**Tasks and exercises:**
1) Translate this sentence from the Rule 21 text into Spanish: "Another 200 members track developments via an e-mail distribution list."
2) Print the Rule 21 text word for word, from "As general background, the" to "website at www.energy.ca.gov/distgen.".

**Extracted text:**
As general background, the Rule 21 Working Group includes members representing all aspects of the distributed generation community, with utility representatives, DG manufacturers, project developers, and regulators all represented in some form. Approximately 35 members actively attend meetings which are held approximately once every 4-6 weeks. Another 200 members track developments via an e-mail distribution list. Updated materials related to the Working Group, including meeting minutes, Rule 21 equipment certification information, as well as technical documents are available on the Energy Commission website at www.energy.ca.gov/distgen.
The Working Group process is overseen by the California Energy Commission, with technical support funded under contract via the Energy Commission's Public Interest Energy Research (PIER) program. To date, approximately $830,000 of public funding has been used to support the Rule 21 effort.
While the initial focus of the group was to craft a model Rule for the interconnection of distributed generation facilities installed and operated by utility customers, which it did during calendar year 2000, the group now meets for the sole purpose of improving the interconnection process. Issues are debated and addressed in varying degrees. Resolution of issues is often reached. In some instances, however, additional policy direction from policy-makers is required to resolve the issue.
This paper offers several thoughts in consideration of the upcoming DG rulemaking expected to be issued by the CPUC in the next few months. It is our expectation that the CPUC will continue to work closely with the Energy Commission in crafting the OIR, continuing its productive working relationship on DG issues and consistent with the recently approved Energy Action Plan.
Interconnection Issues to Consider in OIR
Export Issues
Issue: Should Rule 21 guide and regulate the interconnection of all generating facilities subject to the jurisdiction of the CPUC?
Rule 21 does not currently restrict generating facilities from exporting energy to a utility's electric system. Rule 21 does, however, establish procedural and technical requirements for evaluating and controlling the impact of such energy exports and allocating the costs and responsibility for addressing such impacts.

**Recorded information:**
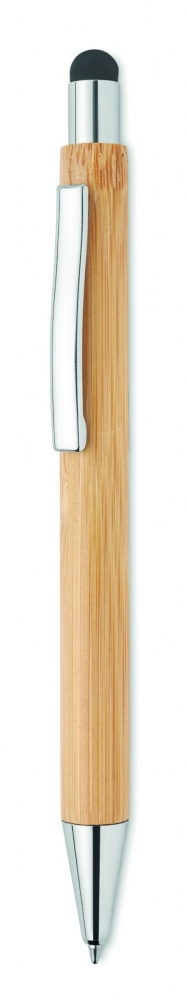 Logo trade liikelahja kuva: Bambuinen kuulakärkikynä sinisellä musteella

**Written answers:**
1) Otros 200 miembros siguen los avances a través de una lista de distribución por correo electrónico.

2)
As general background, the Rule 21 Working Group includes members representing all aspects of the distributed generation community, with utility representatives, DG manufacturers, project developers, and regulators all represented in some form. Approximately 35 members actively attend meetings which are held approximately once every 4-6 weeks. Another 200 members track developments via an e-mail distribution list. Updated materials related to the Working Group, including meeting minutes, Rule 21 equipment certification information, as well as technical documents are available on the Energy Commission website at www.energy.ca.gov/distgen.